By Bashir Bello
Kano State Coordinator, National Environmental Standards and Regulations Enforcement Agency, NESREA, Lukman Lawal said the agency has developed a guideline to ensure proper and effective disposal of infectious and medical waste generated from the COVID-19 treatment to avoid contamination and further spread of the highly contagious disease.
Lawal who made this known while speaking with newsmen in Kano said it has carried out sensitization to the relevant stakeholders to demonstrate how the wastes should be properly disposed of.
The Coordinator said the agency at the wake of the pandemic had directed its offices to meet and sensitize the relevant stakeholders on infectious waste disposal in view of one of the World Health Organization’s Technical Briefs on Covid-19 where it stated that there will be a surge in the amount of healthcare waste as the pandemic spreads and that containment and disposal of same may pose challenges until the pandemic is over.
“The agency in line with international best practice developed a guideline that medical waste generated from the treatment of highly contagious diseases such as Covid-19 can only be managed in accordance with routine procedures since no new regulations have been made to address it.
“Consequently, we recommended that the following are required to be implemented by the health care facilities generating infectious wastes to ensure environmentally sound management.
“Health care facilities treating Covid-19 patients should provide sealed receptacles for the waste materials, contaminated beddings should undergo steam sterilization and patient care wastes should be incinerated and disposable Personal Protective Equipment, PPEs used by healthcare workers involved with Covid-19 patients should be incinerated.
“Only properly kitted workers are allowed to evacuate or transport healthcare waste from isolation centres, tertiary health care facilities are obliged to receive the infectious waste for incineration and isolation centres currently without healthcare waste incinerators should liaise with the nearest tertiary healthcare facilities to incinerate their waste,” Lawal stated.
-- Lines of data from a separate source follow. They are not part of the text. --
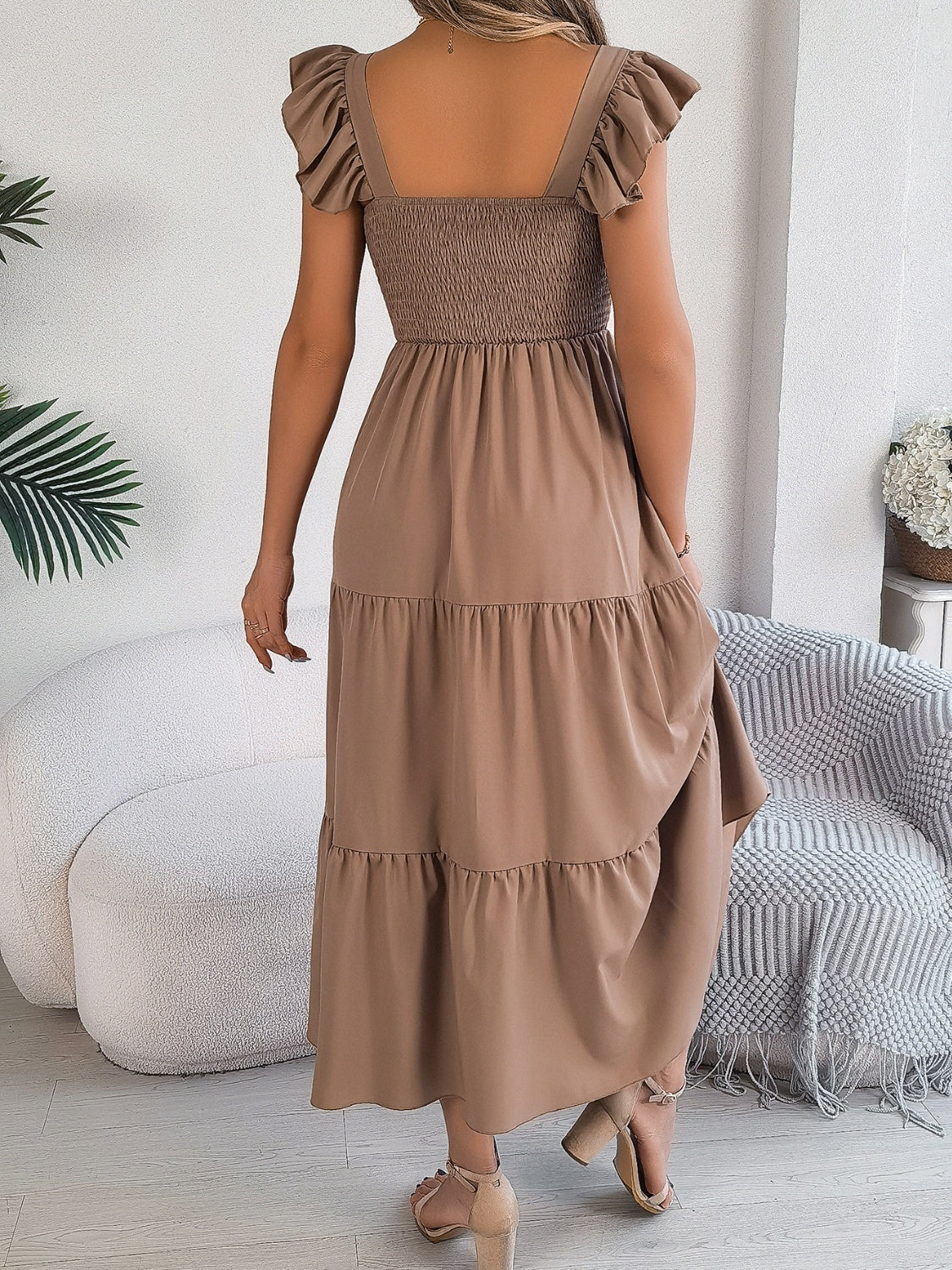 Smocked Square Neck Cap Sleeve Midi Dress Trandify deal
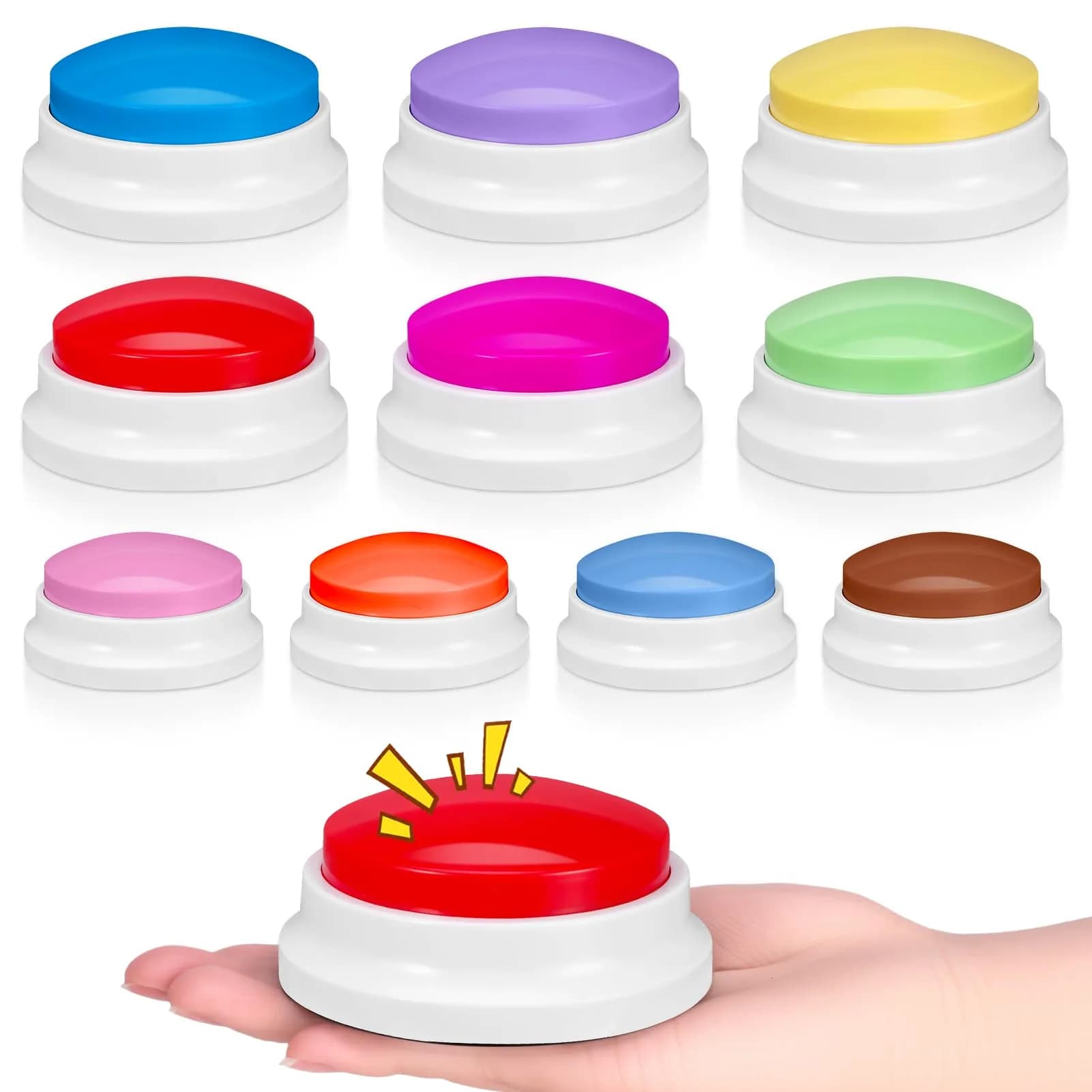 Ovveroche 10 Pieces Recordable Answer Buzzers | Classroom Buzzers for Study, Office, Home, Pet Training Toy — Brilliant Color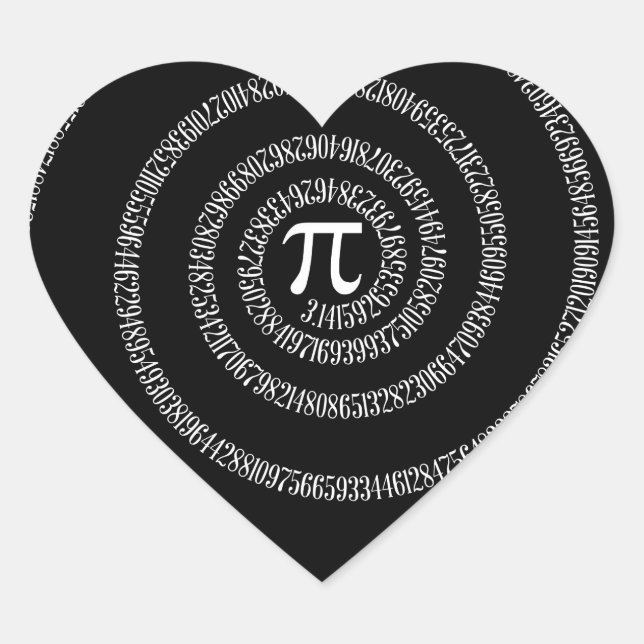 Spirale für Pi-Typografie auf schwarz Herz-Aufkleber (Vorderseite)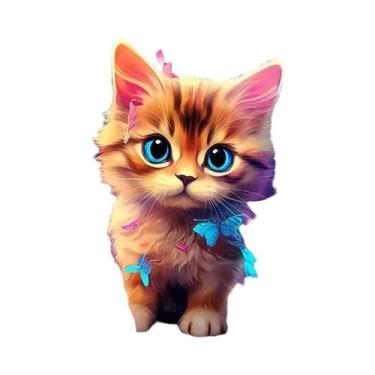 Imagem de Momoart gato pintura diamante animal colorido diamante mosaico imagem 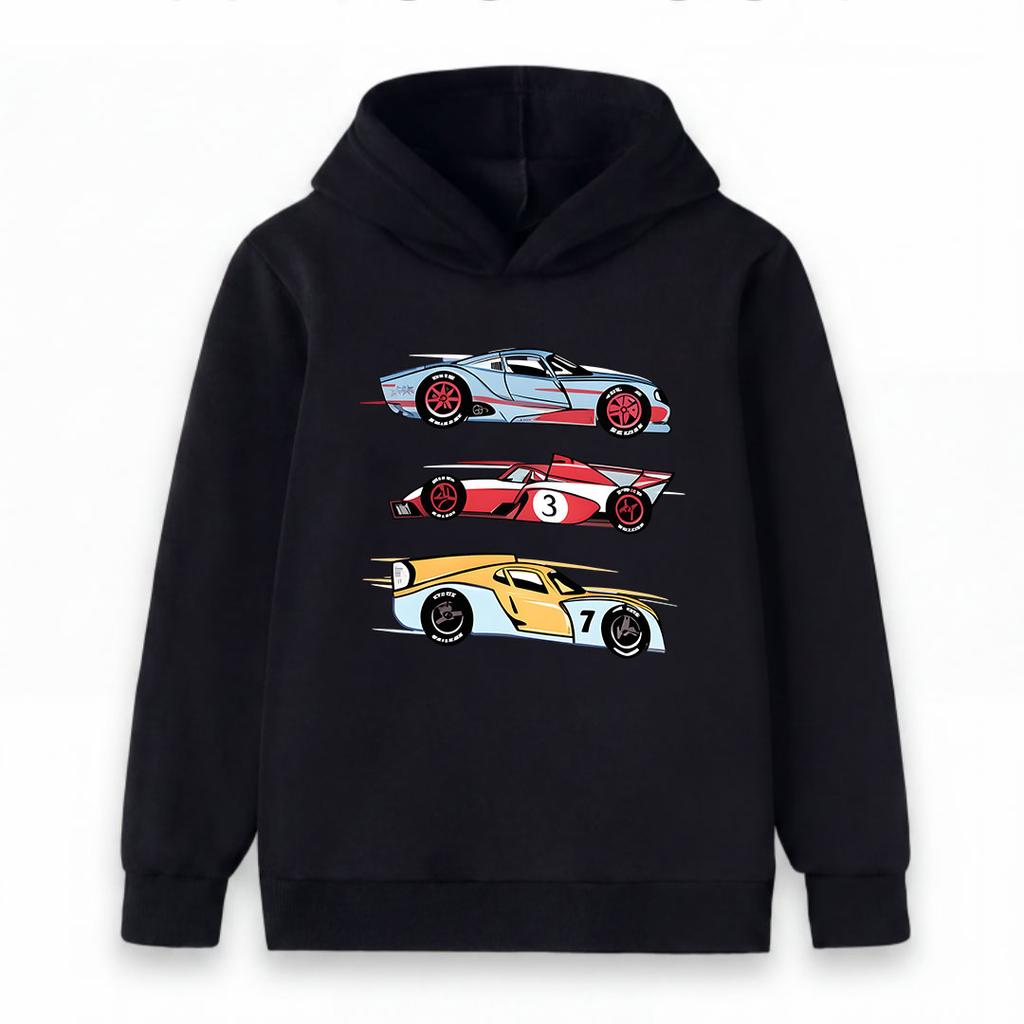 Kids Boys Girls Pullover Hoodie, Cool Retro Racing Cars Print Casual Sweatshirt, Soft Long Sleeve Top for Children Casual Daily Wear Street Sports Out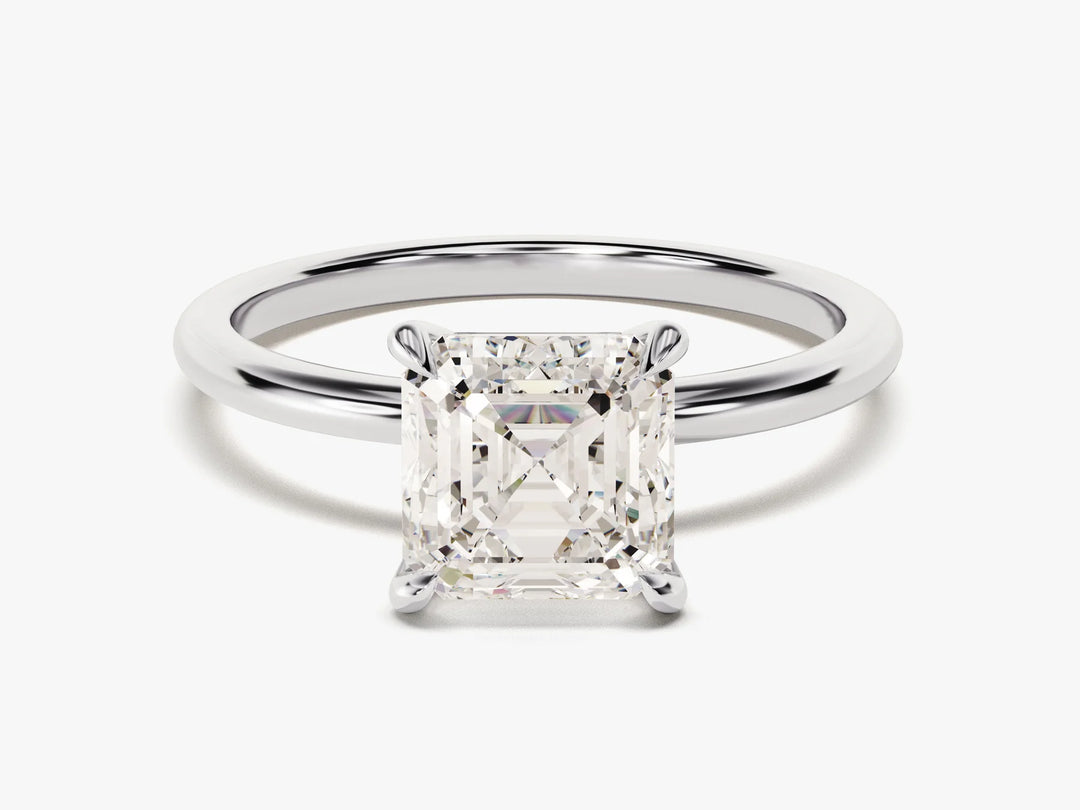 2.0 CT Asscher Cut Diamond Solitaire Moissanite Engagement Ring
The Coordinator also maintained that with it presence in the state, about 50 to 60 per cent of the wet industries now have Effluent Treatment Plant, ETF meant to treat any processed water generated from their production before discharge into the environment.
“The Office in Kano was established in 2010, before our coming some of the wet industries (those that use water) don’t have ETP but our presence has been helpful, about 50 to 60 per cent of the industries now have it. But having it (ETP) is different from using it effectively but we have a mechanism in place to check it and we charged them to be submitting the ETP reports,” Lawal however stated.